Detik-detik Heru Gundul Kesembur Bisa Ular Kobra hingga Kondisi Terbaru setelah Matanya Sulit Melek 18 Jam
- Tangkapan layar YouTube Panji Petualang
Proses evakuasi bahkan sampai dibantu menggunakan alat berat excavator atau beko. Alhasil, peristiwa mencekam kembali terjadi saat Heru coba menangkap ular kobra tersebut.
Hewan reptil itu lagi-lagi coba menyemburkan bisanya. Pada akhirnya, mata dan wajahnya terpapar bisa berbahaya ular kobra.
Heru langsung mendapat pertolongan pertama sesaat setelah kejadian mengerikan tersebut. Cairan bisa berada di area matanya langsung dibersihkan menggunakan air yang mengalir.
Akan tetapi, zat bisa yang beracun sudah menjalan ke dalam jaringan matanya. Heru pun mengalami iritasi berat hingga merasa panas dan terbakar.
Mata Tidak Bisa Melek 18 Jam
Atas kejadian itu, mata Heru semakin membengkak parah. Ia memperlihatkan kondisi dirinya kesulitan membuka matanya selama 18 jam.

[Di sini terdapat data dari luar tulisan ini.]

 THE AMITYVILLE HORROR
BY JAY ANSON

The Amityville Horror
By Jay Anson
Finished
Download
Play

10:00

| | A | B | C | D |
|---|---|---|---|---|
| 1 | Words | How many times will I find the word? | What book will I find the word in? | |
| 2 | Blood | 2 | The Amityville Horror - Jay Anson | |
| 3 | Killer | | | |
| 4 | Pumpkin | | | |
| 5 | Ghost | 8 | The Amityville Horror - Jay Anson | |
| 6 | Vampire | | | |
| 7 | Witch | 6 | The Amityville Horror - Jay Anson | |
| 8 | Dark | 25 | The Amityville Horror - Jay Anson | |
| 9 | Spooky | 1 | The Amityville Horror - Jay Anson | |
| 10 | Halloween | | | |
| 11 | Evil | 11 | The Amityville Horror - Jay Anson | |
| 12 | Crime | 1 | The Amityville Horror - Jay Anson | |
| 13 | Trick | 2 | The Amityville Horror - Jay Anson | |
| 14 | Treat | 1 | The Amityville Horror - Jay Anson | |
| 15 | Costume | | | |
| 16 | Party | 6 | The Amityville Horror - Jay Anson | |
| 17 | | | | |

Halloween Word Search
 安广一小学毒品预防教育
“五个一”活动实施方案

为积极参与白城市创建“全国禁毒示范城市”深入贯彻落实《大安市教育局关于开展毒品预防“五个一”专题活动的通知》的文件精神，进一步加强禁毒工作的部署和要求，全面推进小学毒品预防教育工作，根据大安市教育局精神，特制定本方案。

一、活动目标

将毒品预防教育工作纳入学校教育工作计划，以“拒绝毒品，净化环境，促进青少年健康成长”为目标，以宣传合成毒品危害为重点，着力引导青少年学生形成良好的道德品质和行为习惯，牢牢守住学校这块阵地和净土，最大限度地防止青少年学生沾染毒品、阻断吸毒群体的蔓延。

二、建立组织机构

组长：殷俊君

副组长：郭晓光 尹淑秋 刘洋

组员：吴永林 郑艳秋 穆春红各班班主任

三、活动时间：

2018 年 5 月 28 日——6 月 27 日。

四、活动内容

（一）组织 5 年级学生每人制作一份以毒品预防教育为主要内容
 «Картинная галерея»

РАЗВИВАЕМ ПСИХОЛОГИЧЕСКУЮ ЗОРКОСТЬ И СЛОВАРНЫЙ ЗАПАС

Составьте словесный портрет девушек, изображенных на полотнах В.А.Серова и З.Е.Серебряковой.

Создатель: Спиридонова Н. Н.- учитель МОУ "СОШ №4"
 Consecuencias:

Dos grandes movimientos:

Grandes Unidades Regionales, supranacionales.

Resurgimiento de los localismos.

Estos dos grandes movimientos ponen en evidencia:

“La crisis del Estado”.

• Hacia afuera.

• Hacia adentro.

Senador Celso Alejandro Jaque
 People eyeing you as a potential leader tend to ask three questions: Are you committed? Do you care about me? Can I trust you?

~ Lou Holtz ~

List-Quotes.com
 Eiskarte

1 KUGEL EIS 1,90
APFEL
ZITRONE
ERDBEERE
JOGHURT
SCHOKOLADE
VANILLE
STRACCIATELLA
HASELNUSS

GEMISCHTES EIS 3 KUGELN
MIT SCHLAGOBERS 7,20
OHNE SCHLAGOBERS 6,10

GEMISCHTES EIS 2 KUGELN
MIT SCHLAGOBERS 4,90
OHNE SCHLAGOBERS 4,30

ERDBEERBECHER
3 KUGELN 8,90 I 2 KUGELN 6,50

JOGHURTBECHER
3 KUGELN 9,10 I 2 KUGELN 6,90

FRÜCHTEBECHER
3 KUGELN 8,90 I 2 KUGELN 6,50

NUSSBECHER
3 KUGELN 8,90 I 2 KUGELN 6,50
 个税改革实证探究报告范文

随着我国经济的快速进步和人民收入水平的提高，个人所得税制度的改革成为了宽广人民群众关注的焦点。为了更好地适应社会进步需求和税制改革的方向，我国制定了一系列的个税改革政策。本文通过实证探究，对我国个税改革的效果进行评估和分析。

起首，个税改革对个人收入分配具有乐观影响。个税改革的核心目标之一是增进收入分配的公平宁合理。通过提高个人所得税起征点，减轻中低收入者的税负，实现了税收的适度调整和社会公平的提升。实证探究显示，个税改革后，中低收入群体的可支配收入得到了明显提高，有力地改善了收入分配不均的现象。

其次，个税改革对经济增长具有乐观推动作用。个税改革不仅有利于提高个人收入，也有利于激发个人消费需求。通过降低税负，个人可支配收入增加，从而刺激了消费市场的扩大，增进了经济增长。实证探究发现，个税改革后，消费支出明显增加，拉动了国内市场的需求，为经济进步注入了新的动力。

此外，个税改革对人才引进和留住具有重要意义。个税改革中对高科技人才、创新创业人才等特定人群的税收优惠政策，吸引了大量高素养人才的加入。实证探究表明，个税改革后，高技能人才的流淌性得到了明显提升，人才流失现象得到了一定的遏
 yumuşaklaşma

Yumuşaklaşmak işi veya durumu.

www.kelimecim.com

Heru hanya bisa berharap agar masyarakat mendoakan dirinya segera pulih. Sebab, pembengkakan saraf matanya berada di situasi berbahaya.
"Lur, ini tadi kesembur bisa kobra. Doain ya cepat pulih dan ini bisanya sudah keluar cuma kena saraf jadi bengkak. Sudah enggak terlalu merah kan lur?," ucap Heru Gundul.
"Hati-hati ya, pokoknya safety first, karena apa? Hari apes enggak ada di kalendar. Jadi, kalian tetap hati-hati dan waspada," sambungnya.
Kondisi Terkini Heru Gundul
- Instagram/@heru.gundul
Sehari kemudian, Heru membagikan kabar perkembangan terbaru mengenai kesehatan matanya. Ia menunjukkan dirinya telah bisa melihat.
Kendati demikian, Heru masih mengalami kesakitan setelah tidak bisa melihat selama 18 jam. Hal itu sebagai dampak dari bisa yang memberikan rasa panas di bagian matanya.
"Makasih ya lur. Kemarin mataku bengkak enggak bisa melek, yah sekarang sudah melek lagi walaupun masih mengganjal. Puji Tuhan, kemarin sempat 18 jam enggak bisa melek, mau melek sakit banget dan matanya itu lengket banget, rasanya panas," ungkap Heru Gundul.
Heru Gundul menambahkan, setidaknya kemerahan di matanya perhalan sudah mulai hilang. Ia mengimbau agar masyarakat khususnya pengikutnya tetap mengutamakan keselamatan, terutama saat mengevakuasi hewan kategori berbahaya.
"Berkat doa kalian, puji Tuhan sekarang aku bisa melek lagi. Mata merah juga hilang, makasih ya lur. Buat kalian juga sehat selalu dan selalu hati-hati dalam setiap aktivitas. Safety first," tukasnya.